Brief 1 –
According to the opinion piece on the Israel-Palestine conflict, what reason does Altman give for why Israel should back the Palestinian bid for statehood at the United Nations? Answer in one to three sentences.
Brief 2 –
Write the next part of the opinion piece on the Israel-Palestine conflict, picking up after its final sentence.

Reading text –
[BEGIN]

20 September 2011

DENNIS ALTMAN WANTS TO HEDGE HIS BETS ON THE ISRAEL-PALESTINE CONFLICT - BUT HE'S WRONG!





The item below is an article by Dennis Altman in The Age newspaper on 19 September 2011. In the article Altman seems to express the view that Israel ought to support the Palestinian bid for statehood at the United Nations as it would be in Israel's interests because of its oft-declared support of a two-state solution.

Surely if Altman had studied the situation ingreater depth he would have come to realise a long time ago that Israel's agenda is not, will not be and has never been in the past, to permit a Palestinian state in its midst.

Israel's intention, from the earliest zionist activist days, has been to occupy the whole of Palestine and turn it into a Jewish state, for Jews only. Kick the Palestinians out by fair means or foul - usually foul, and bit by bit occupy the whole of Palestine so that a separate state is an actual impossibility.

This is already the situation on the ground with so many settlers in the Occupied Territories and the "Berlin apartheid Wall" stealing large portions of an already-shrunk West Bank of Palestinian territory.

Australia will support whatever the United States does in the UN and the UN Security Council. They will both oppose Palestinian statehood.

[END]

Data shown –
[BEGIN]

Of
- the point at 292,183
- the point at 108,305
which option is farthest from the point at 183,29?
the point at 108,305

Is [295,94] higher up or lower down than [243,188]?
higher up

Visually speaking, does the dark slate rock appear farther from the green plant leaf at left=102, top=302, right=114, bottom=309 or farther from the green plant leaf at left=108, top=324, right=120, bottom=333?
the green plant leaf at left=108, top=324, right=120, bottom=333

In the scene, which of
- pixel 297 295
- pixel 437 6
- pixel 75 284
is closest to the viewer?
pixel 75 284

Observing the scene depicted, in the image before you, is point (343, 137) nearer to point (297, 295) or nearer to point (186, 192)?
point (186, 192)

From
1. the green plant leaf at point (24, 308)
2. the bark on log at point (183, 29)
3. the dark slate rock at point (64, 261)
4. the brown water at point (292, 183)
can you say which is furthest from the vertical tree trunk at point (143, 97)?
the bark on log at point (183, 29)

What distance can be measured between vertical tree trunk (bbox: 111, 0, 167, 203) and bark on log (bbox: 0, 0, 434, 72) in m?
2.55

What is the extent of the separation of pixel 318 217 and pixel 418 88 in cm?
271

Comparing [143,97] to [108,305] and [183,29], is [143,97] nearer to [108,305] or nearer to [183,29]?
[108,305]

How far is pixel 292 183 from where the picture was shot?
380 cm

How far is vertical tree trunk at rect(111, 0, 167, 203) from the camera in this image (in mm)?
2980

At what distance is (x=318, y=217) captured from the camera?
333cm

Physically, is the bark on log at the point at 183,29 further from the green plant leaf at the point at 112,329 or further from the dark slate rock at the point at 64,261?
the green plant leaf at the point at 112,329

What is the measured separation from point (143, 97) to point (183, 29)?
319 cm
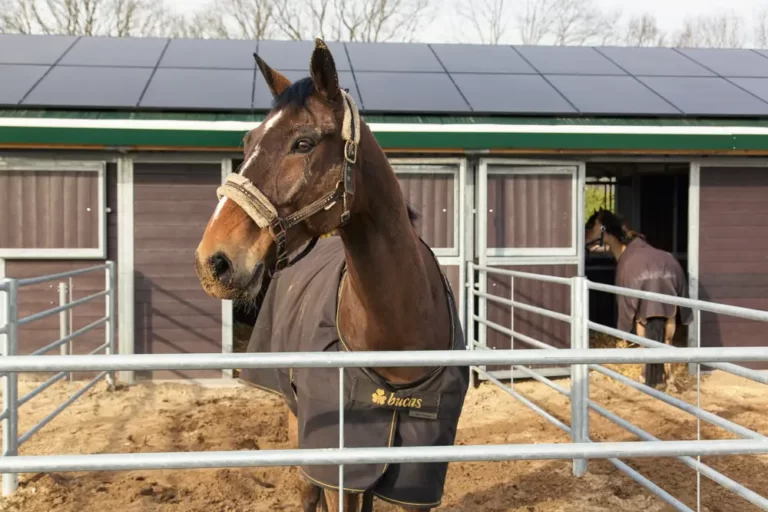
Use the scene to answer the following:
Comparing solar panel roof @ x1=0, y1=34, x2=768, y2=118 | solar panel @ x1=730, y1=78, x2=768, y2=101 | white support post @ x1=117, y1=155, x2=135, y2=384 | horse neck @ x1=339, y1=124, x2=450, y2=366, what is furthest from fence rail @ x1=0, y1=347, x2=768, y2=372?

[END]

Exercise result 1 –
The author reports that Altman sees support for the bid as being in Israel's interests, because Israel has often declared that it supports a two-state solution.

Exercise result 2 –
While the bid for a state of Palestine is fraught with difficulties and problems, it would permit a bargaining position for the Palestinians and force Hamas and Abbas to find a modus vivendi in order to consolidate negotiating positions with Israel.

Ultimately, because it will have no other choice, Israel and Palestine will have to live together, and the ultimate answer for the land of Palestine is for it to become one democratic Israeli-Palestinian state which both sides of the problem refuse to contemplate at the moment.

As fro the other issue in Altman's article, Boycott, Divestment and Sanctions (BDS) worked with the apartheid South African regime, when many international multi-national organisations pulled the plug on their South African operations.

The BDS support is growing internationally daily, and although at this stage the USA still supports Israel unreservedly, some of its long-term At=rab allies are beginning to raise questions.

Whether they will prevail or not in the longer term, Israel has already damaged itself irreparably and the friends it has had will not be there in the indefinite future.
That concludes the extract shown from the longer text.